_Actions to take_
A – Rewrite the paragraph beginning "Nonetheless publishers have been looking at Post" from the article on the Twitter rival Post below as a short bulleted list that keeps its main facts.
B – According to the article on the Twitter rival Post below, why does Post let publishers and other creators charge "Post points" for their posts? Answer in one to three sentences.
Passage to read Start Marker
USA Today has been named the “first major publishing partner” on Post, the Twitter rival founded last year by the former chief executive of traffic and navigation app Waze.
Bardin, who led Waze between 2009 and 2021, set up Post in November when many Twitter users were unsure about the future of the platform following the takeover by Elon Musk.
Twitter users were reconsidering whether they would stay on the platform depending on Musk’s content moderation decisions, although the anti-Twitter mood appears to have died down since – even though numerous journalists were briefly suspended in December over reports on the banning of an account tracking the movements of Musk’s private jet.
Nonetheless publishers have been looking at Post to decide whether it is worth getting on board. Post allows users to write short posts, repost from other pages, follow accounts so they appear in a personalised feed, follow topics and in doing so create “micro-communities”, and take part in discussions underneath content.
Publishers and other creators are able to put a cost of “Post points” onto their posts – one point equals one cent. The platform’s FAQ section states: “We believe creators should be rewarded for the hard work they put into making quality content.”
What does Post offer publishers?
Passage to read End Marker
Dataset Start Marker
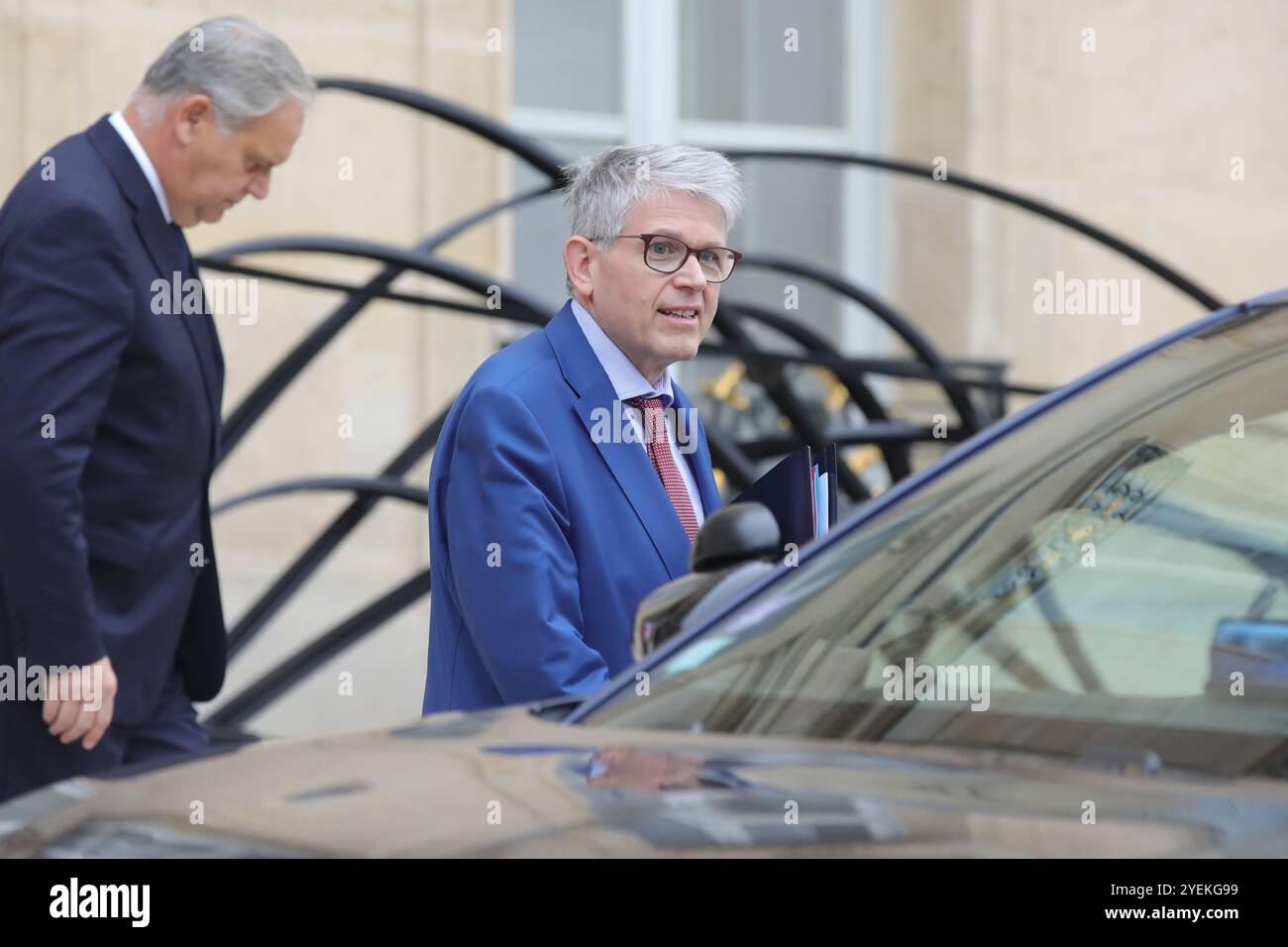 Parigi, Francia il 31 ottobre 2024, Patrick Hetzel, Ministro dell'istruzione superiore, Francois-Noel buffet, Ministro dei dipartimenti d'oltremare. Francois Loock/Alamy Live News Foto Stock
Dataset End Marker
Dataset Start Marker
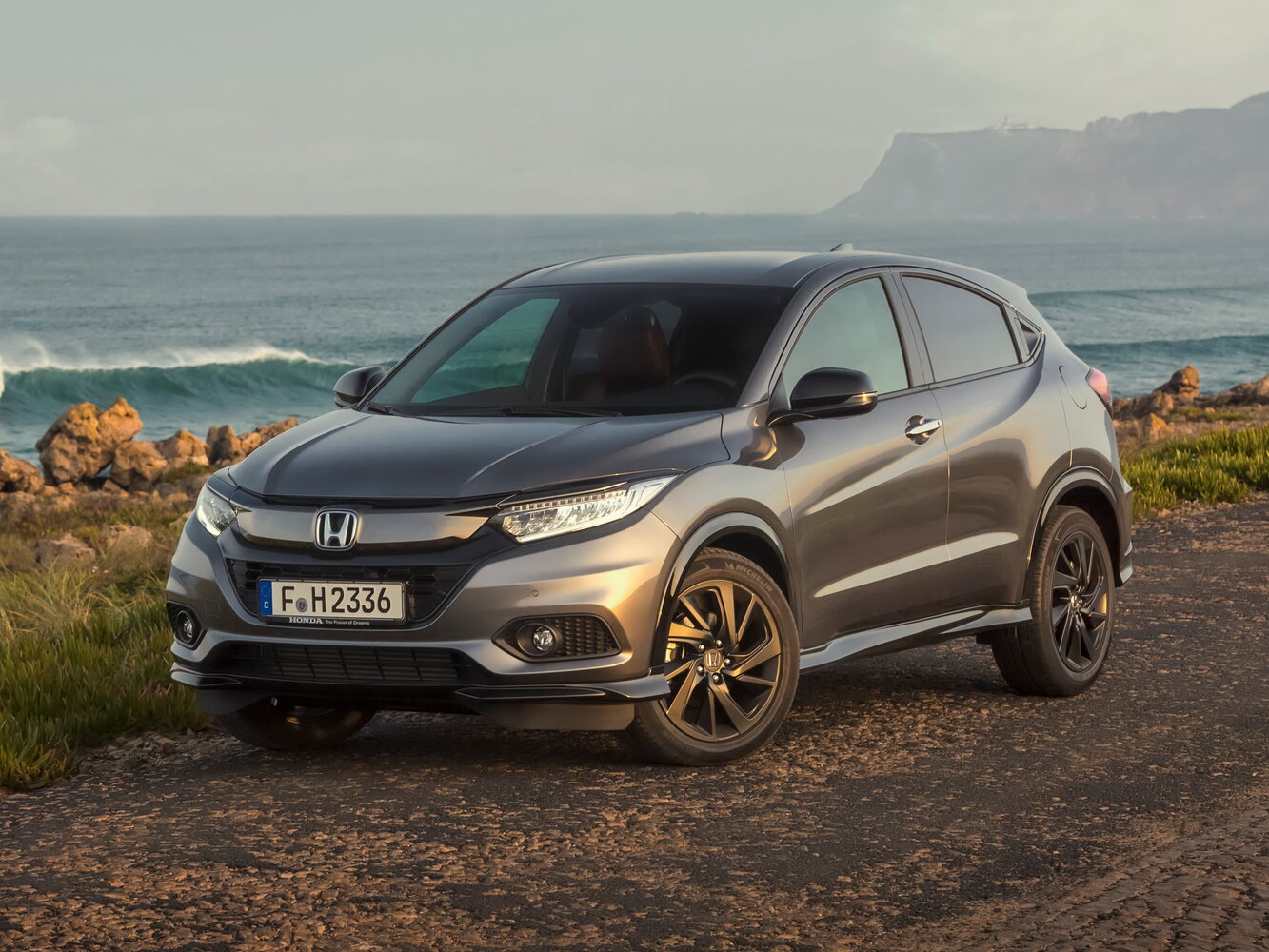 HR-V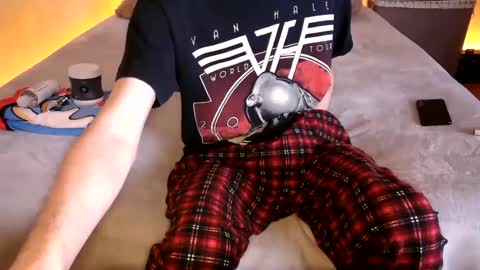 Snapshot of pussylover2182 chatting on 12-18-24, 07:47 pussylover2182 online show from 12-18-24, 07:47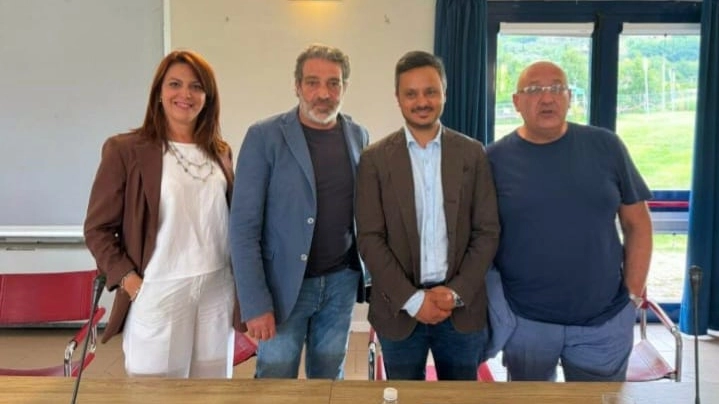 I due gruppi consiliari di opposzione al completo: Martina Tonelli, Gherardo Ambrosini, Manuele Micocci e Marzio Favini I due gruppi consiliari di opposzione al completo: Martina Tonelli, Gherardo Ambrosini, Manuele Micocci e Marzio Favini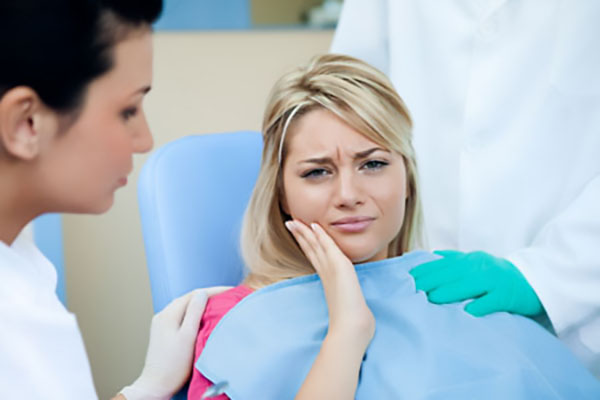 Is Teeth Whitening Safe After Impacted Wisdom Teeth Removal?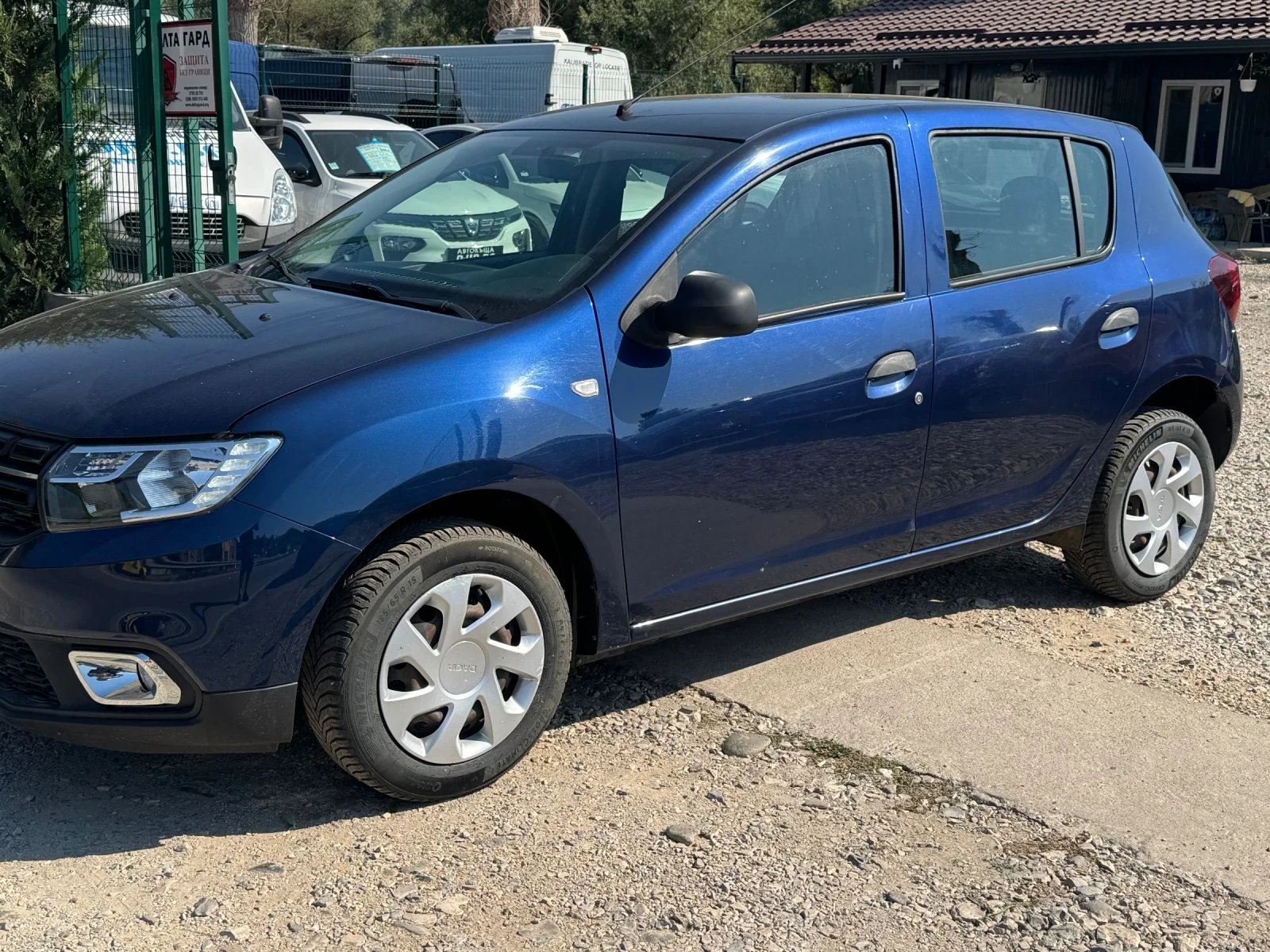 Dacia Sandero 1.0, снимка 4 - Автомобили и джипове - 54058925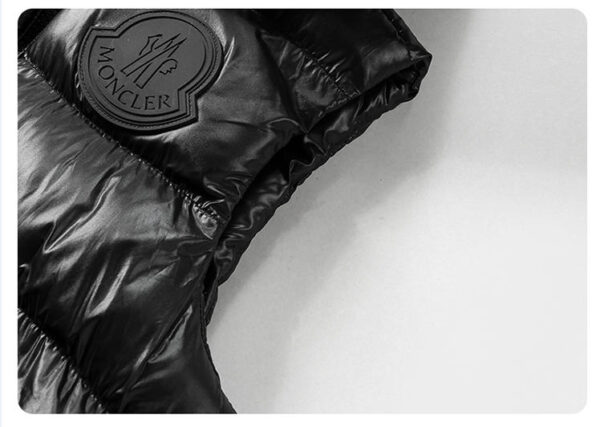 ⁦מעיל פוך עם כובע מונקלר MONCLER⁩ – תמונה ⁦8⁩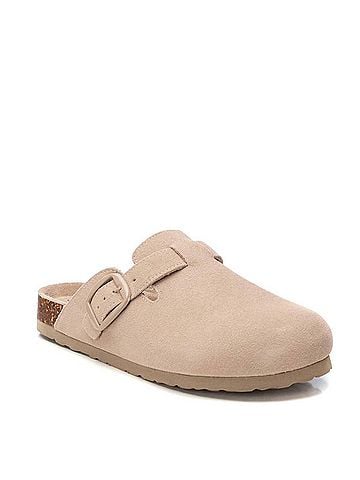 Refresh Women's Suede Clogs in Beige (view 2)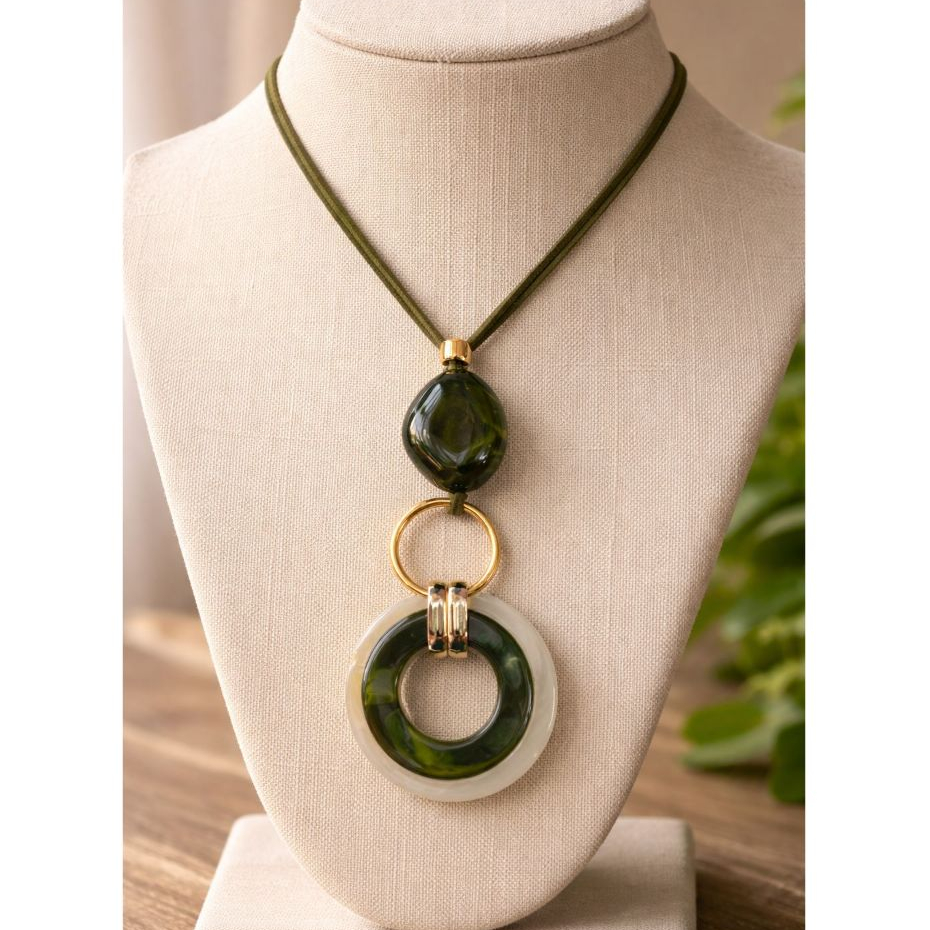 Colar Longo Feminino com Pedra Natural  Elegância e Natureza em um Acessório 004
Dataset End Marker
Dataset Start Marker
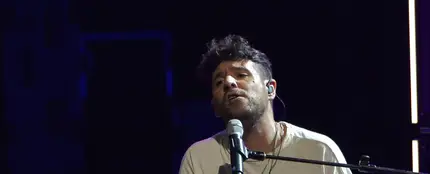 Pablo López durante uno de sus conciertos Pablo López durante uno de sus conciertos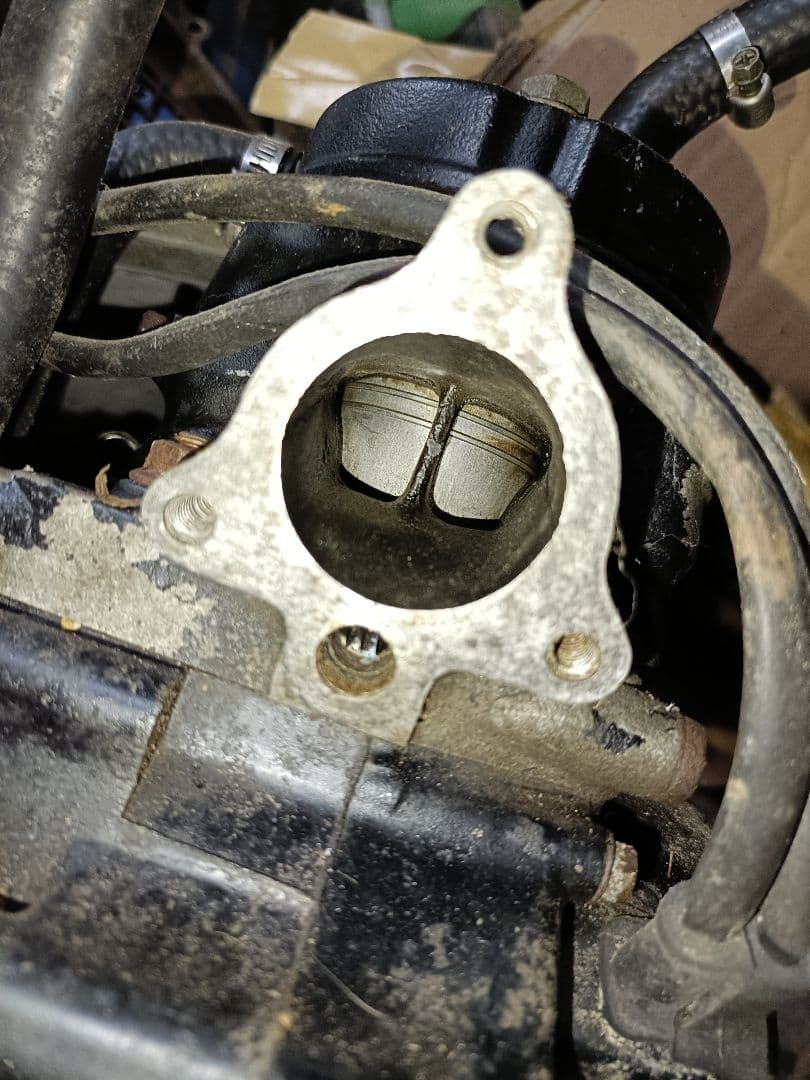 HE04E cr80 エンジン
Dataset End Marker
_Solution set_
A –
- Publishers are evaluating Post to decide whether joining is worthwhile.
- Post lets users:
  - write short posts
  - repost from other pages
  - follow accounts so that they appear in a personalized feed
  - follow topics, forming "micro-communities"
  - join discussions beneath content

B – Post's FAQ says that creators should be rewarded for the hard work they put into making quality content. Charging "Post points," each worth one cent, is how the platform lets them earn that reward.